- EXERCISE DESCRIPTION -
Reproduce word for word the stretch from the line containing "this 1200×675 image." through the line containing "burned tower block [350, 2, 684, 648]".

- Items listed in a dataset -
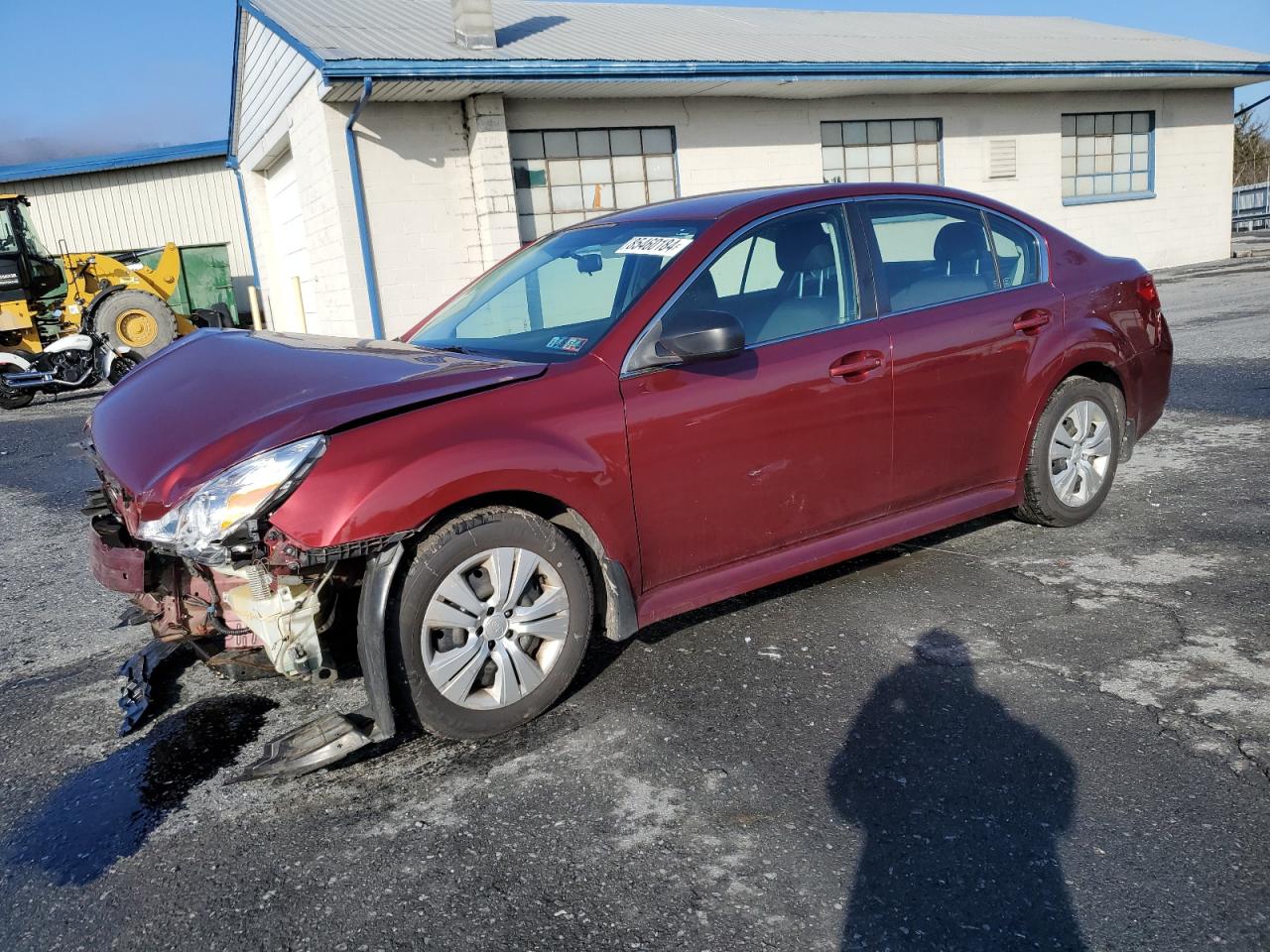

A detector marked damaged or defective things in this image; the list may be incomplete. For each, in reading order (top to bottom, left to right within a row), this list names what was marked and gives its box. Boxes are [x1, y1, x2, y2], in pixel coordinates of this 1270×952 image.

bent hood [89, 331, 548, 516]
damaged red sedan [84, 182, 1175, 777]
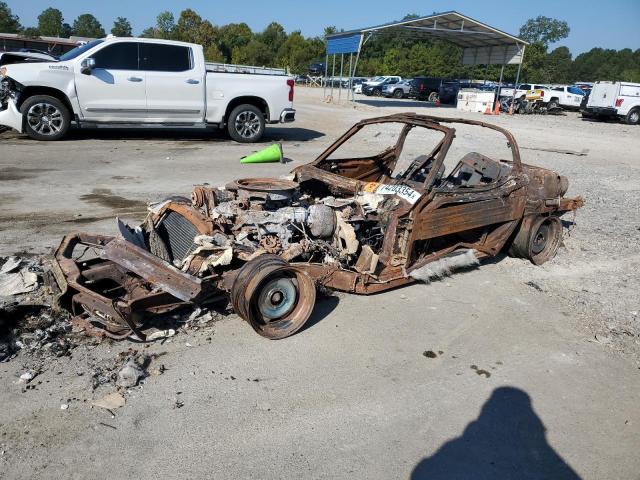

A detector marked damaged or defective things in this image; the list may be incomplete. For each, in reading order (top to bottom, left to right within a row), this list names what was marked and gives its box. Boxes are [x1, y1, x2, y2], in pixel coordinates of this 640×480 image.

destroyed front end [48, 115, 580, 342]
fire damage [46, 114, 584, 342]
charred metal debris [47, 115, 584, 342]
rusty car frame [50, 114, 584, 340]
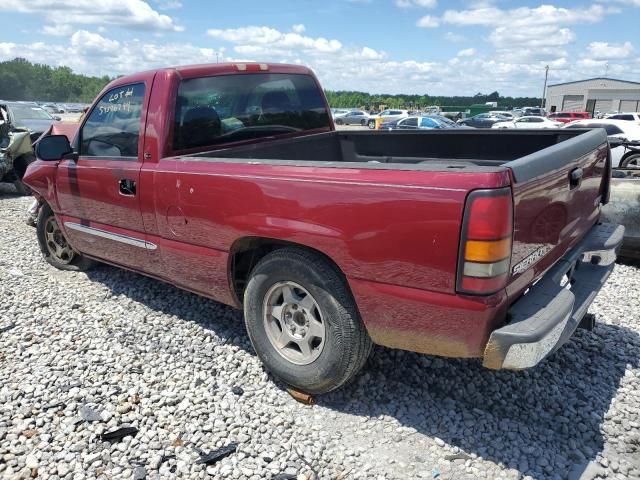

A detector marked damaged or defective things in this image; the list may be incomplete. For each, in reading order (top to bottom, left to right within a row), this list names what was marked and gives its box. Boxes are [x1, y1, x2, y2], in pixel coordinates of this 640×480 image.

rust spot [286, 386, 314, 404]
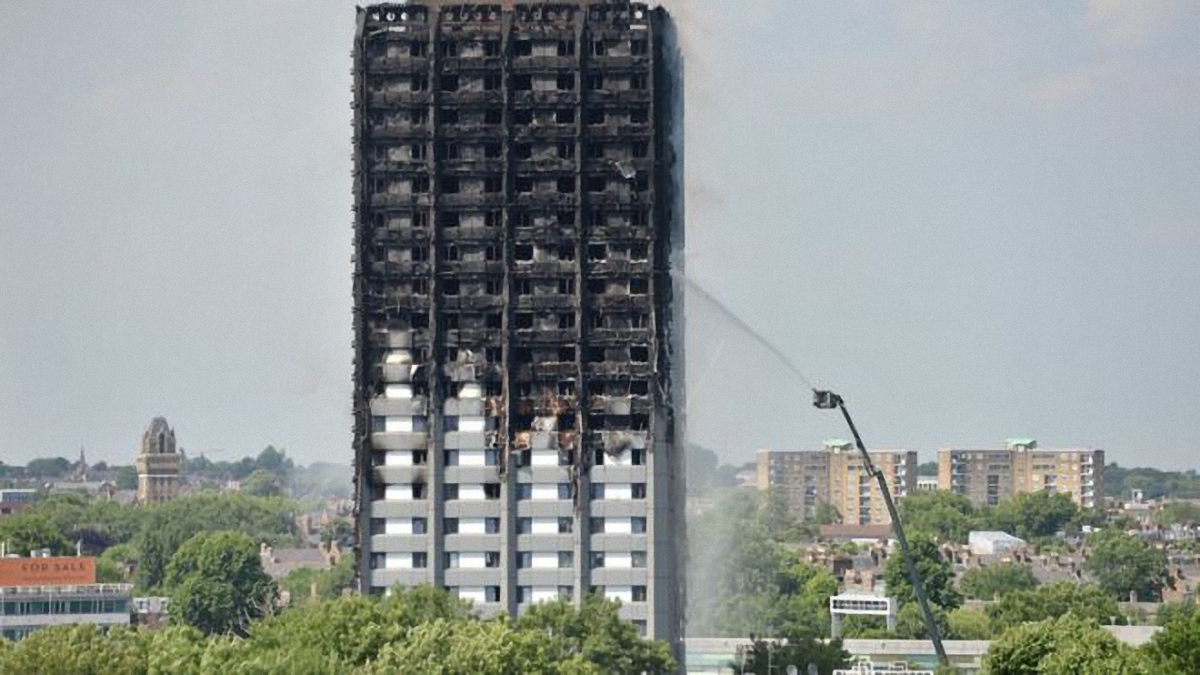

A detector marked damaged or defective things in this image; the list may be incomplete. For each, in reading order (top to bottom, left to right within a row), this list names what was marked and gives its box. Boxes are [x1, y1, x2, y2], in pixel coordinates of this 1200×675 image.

charred facade [352, 0, 680, 644]
burned tower block [350, 2, 684, 648]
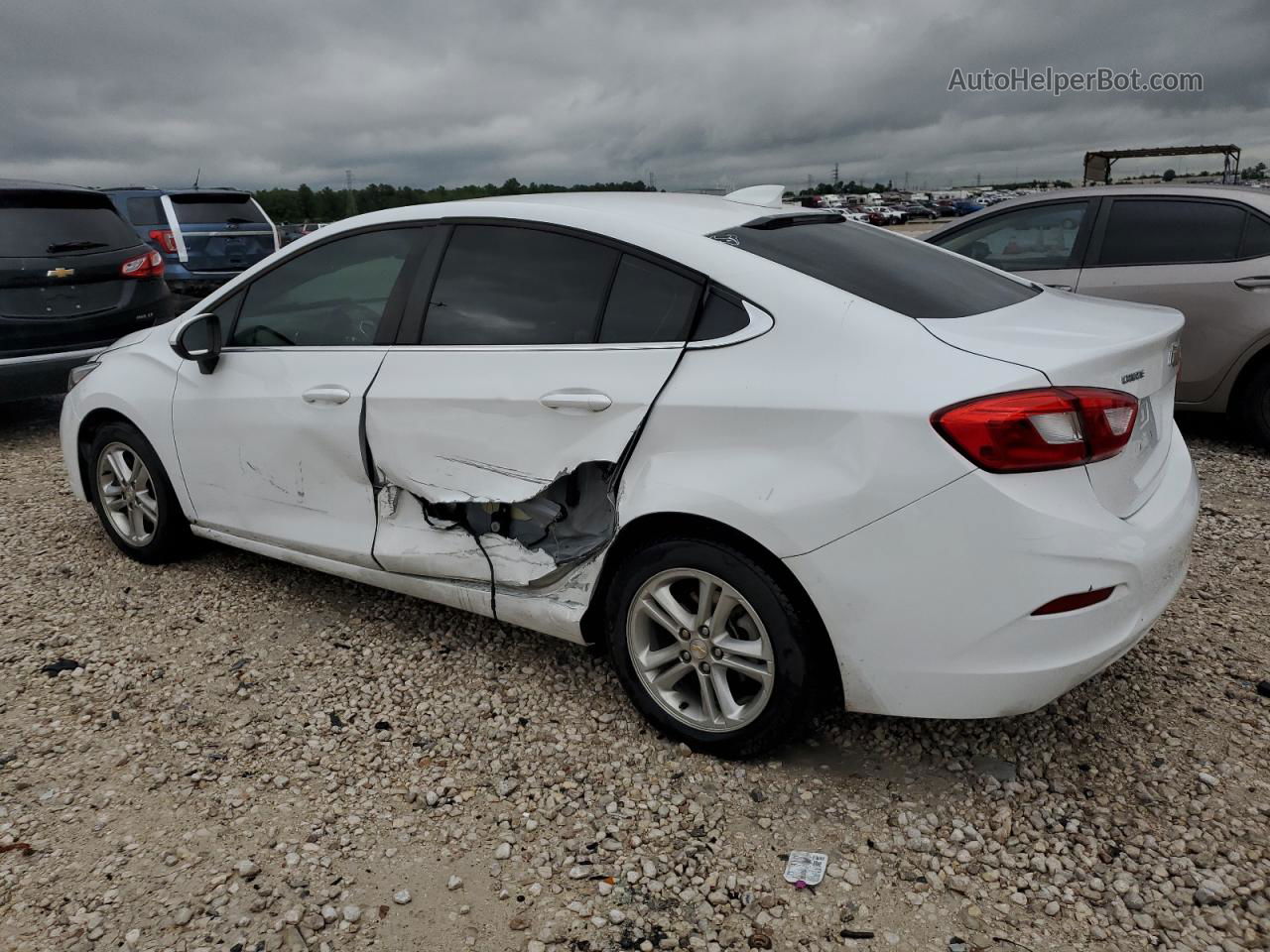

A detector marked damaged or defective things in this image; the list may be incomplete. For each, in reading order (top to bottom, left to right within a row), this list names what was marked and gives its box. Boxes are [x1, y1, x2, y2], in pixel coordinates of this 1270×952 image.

damaged white car [62, 183, 1199, 751]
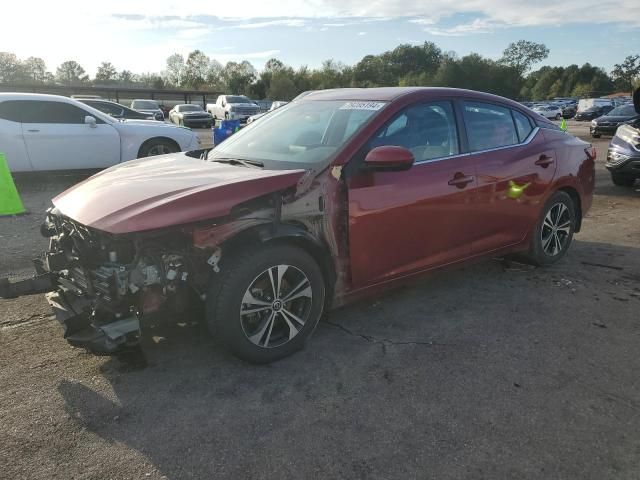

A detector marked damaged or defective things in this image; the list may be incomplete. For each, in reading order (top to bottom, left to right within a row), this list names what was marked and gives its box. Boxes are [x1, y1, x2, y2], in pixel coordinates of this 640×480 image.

crumpled front end [31, 209, 210, 352]
crushed hood [52, 153, 304, 233]
damaged red car [1, 88, 596, 362]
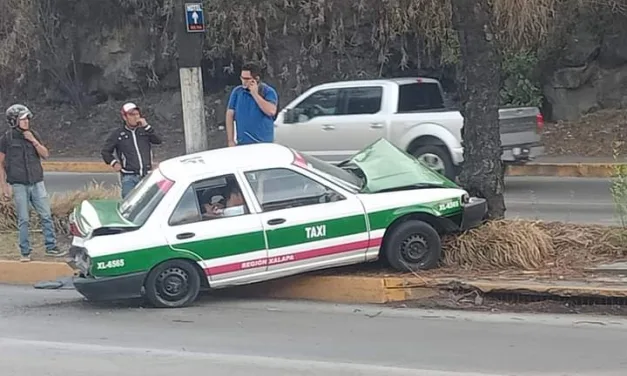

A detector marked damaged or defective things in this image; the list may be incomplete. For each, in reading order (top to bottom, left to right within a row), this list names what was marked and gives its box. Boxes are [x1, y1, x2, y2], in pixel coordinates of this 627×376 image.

crashed white-green taxi [66, 138, 488, 308]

- EXERCISE SOLUTION -
A detector marked damaged or defective things in this image; the list may be incomplete. For each, in reading order (top to bottom, left to right within a row), this list names what was marked and gives its box. Boxes are [x1, y1, x2, y2], in pixel coordinates of this 1200×675 image.

charred facade [352, 0, 680, 644]
burned tower block [350, 2, 684, 648]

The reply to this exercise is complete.